> _STATED EXERCISE 1_: According to the legal extract, which sections of the Corrections and Conditional Release Act apply to the proceedings?
> _STATED EXERCISE 2_: Rewrite the legal extract from "(i) the court" up to and including "regarding parole eligibility.", putting "commitment" wherever "committal" appears.

> _EXTRACT TO READ_:
Was the decision of the Senior Deputy Commissioner reasonable?

 

RELEVANT LEGISLATION:

 

[19]           Sections 23, 24 & 30 Corrections and Conditional Release Act 1992, SC 1992, c 20 (“CCRA”) are applicable to these proceedings:

23. (1) When a person is sentenced, committed or transferred to penitentiary, the Service shall take all reasonable steps to obtain, as soon as is practicable,

 

(a) relevant information about the offence;

 

(b) relevant information about the person’s personal history, including the person’s social, economic, criminal and young-offender history;

 

(c) any reasons and recommendations relating to the sentencing or committal that are given or made by

 

(i) the court that convicts, sentences or commits the person, and

 

(ii) any court that hears an appeal from the conviction, sentence or committal;

 

(d) any reports relevant to the conviction, sentence or committal that are submitted to a court mentioned in subparagraph (c)(i) or (ii); and

 

(e) any other information relevant to administering the sentence or committal, including existing information from the victim, the victim impact statement and the transcript of any comments made by the sentencing judge regarding parole eligibility.

> _DATA SECTION_:
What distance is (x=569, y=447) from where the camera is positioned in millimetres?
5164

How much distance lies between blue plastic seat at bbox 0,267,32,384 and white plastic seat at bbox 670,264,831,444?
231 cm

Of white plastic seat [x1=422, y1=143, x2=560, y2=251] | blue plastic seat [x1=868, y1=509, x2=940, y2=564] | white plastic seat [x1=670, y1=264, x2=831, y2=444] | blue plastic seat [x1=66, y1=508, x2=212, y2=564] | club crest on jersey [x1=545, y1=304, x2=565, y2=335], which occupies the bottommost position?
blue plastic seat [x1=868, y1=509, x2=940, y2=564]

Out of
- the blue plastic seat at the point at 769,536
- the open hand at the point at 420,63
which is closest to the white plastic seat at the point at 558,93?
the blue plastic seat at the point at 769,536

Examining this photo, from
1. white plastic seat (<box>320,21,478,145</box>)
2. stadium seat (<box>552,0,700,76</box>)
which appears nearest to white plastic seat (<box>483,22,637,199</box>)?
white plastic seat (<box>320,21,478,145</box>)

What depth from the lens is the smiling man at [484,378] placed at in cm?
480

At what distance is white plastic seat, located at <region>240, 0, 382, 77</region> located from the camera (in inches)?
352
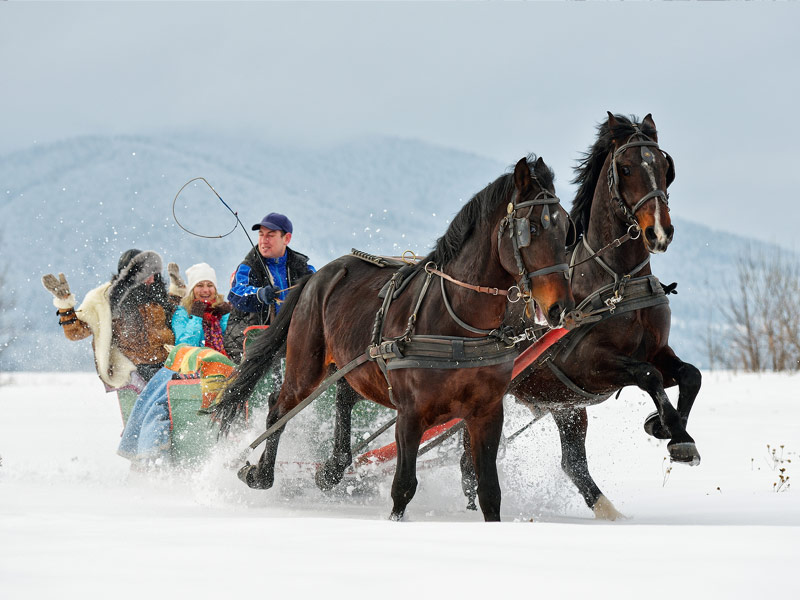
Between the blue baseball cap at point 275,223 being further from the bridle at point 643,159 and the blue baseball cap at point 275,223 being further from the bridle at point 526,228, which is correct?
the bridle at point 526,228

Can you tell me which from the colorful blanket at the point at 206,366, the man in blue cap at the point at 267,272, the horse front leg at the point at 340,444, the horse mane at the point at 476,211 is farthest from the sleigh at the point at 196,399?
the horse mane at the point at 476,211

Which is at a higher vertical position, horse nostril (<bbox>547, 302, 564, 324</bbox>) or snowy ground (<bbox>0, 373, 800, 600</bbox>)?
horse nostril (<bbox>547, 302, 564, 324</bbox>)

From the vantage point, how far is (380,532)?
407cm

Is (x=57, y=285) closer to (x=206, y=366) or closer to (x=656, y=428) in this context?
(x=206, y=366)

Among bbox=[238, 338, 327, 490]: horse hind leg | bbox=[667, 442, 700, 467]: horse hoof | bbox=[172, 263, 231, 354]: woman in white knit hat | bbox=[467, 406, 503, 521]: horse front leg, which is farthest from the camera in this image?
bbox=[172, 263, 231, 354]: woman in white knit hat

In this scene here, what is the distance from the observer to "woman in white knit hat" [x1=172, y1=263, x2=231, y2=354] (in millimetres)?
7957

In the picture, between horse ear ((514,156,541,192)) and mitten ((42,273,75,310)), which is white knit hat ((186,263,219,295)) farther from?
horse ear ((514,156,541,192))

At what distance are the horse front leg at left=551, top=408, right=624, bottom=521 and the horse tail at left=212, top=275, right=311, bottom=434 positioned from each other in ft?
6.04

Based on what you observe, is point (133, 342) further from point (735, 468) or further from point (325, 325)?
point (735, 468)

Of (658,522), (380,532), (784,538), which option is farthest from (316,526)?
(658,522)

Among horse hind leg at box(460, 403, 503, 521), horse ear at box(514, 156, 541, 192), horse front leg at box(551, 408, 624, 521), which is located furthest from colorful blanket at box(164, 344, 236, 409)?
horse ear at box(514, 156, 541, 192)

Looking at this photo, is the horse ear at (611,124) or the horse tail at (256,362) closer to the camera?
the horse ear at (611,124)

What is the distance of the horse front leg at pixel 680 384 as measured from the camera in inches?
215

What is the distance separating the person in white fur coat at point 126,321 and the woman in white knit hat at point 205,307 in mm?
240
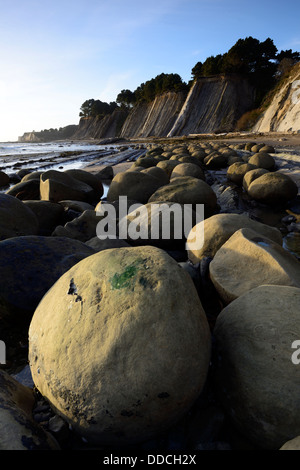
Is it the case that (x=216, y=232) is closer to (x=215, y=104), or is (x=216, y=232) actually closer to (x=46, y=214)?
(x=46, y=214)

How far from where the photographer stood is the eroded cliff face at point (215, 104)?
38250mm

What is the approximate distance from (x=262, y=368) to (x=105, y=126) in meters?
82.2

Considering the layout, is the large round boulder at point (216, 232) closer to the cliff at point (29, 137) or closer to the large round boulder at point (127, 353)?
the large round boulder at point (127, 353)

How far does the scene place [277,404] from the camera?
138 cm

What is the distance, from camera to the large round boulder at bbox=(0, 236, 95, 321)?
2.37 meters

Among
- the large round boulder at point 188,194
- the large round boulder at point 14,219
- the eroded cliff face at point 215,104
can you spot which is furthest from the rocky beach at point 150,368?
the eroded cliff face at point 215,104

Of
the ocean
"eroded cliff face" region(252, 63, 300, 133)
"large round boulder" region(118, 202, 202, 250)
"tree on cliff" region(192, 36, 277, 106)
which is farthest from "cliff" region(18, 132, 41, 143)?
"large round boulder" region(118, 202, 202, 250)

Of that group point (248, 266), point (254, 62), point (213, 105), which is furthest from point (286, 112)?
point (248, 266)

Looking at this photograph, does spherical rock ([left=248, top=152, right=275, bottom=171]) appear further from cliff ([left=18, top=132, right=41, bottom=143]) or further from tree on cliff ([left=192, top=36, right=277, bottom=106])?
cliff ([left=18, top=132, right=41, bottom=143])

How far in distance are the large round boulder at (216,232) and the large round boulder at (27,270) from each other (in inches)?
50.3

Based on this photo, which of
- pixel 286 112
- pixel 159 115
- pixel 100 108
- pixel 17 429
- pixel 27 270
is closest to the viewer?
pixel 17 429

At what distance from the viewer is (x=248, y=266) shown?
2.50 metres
--
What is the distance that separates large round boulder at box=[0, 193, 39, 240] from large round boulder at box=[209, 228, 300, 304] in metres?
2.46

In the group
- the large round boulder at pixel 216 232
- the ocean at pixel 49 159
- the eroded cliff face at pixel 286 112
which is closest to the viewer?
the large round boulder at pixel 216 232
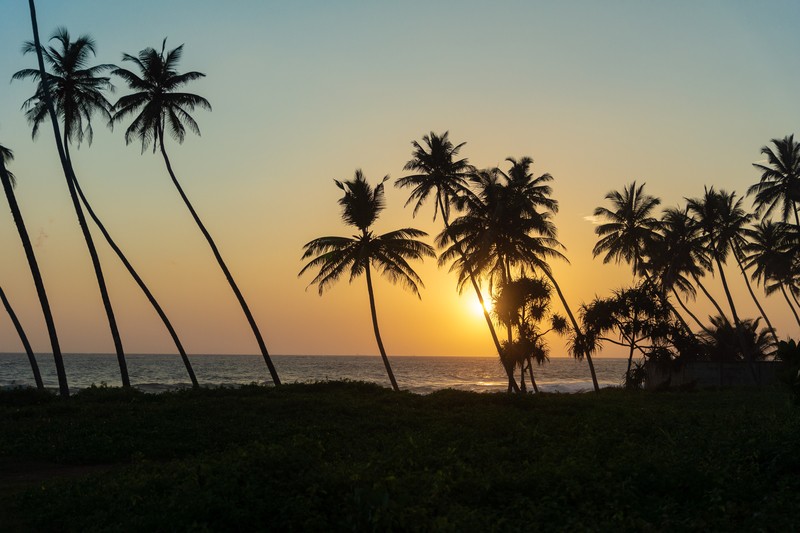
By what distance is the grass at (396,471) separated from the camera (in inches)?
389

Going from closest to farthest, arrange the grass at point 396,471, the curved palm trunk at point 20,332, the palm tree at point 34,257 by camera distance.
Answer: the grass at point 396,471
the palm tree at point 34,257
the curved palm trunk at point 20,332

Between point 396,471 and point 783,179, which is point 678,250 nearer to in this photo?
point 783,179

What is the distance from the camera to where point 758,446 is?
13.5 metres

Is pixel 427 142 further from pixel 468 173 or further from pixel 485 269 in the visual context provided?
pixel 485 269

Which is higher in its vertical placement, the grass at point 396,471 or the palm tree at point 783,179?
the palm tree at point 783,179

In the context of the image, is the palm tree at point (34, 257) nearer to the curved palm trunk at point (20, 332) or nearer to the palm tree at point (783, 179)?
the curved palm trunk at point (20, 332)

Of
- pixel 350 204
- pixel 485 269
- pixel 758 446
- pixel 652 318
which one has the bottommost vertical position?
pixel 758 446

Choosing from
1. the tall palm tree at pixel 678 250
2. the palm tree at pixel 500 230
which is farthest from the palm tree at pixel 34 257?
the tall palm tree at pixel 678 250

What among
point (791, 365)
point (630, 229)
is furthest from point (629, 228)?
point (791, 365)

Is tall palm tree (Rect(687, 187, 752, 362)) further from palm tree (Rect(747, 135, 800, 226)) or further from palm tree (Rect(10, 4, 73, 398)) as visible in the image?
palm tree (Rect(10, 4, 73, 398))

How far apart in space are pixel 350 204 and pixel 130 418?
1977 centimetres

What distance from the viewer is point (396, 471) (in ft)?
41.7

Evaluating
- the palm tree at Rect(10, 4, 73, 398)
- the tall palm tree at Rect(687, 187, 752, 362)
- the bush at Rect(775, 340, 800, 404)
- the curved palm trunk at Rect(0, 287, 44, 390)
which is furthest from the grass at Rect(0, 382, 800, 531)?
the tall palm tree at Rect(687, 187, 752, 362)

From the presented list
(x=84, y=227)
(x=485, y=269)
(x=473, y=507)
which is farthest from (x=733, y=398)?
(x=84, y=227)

> _CORRECT ANSWER 1_: Sections 23, 24 and 30 apply.

> _CORRECT ANSWER 2_:
(i) the court that convicts, sentences or commits the person, and

 

(ii) any court that hears an appeal from the conviction, sentence or commitment;

 

(d) any reports relevant to the conviction, sentence or commitment that are submitted to a court mentioned in subparagraph (c)(i) or (ii); and

 

(e) any other information relevant to administering the sentence or commitment, including existing information from the victim, the victim impact statement and the transcript of any comments made by the sentencing judge regarding parole eligibility.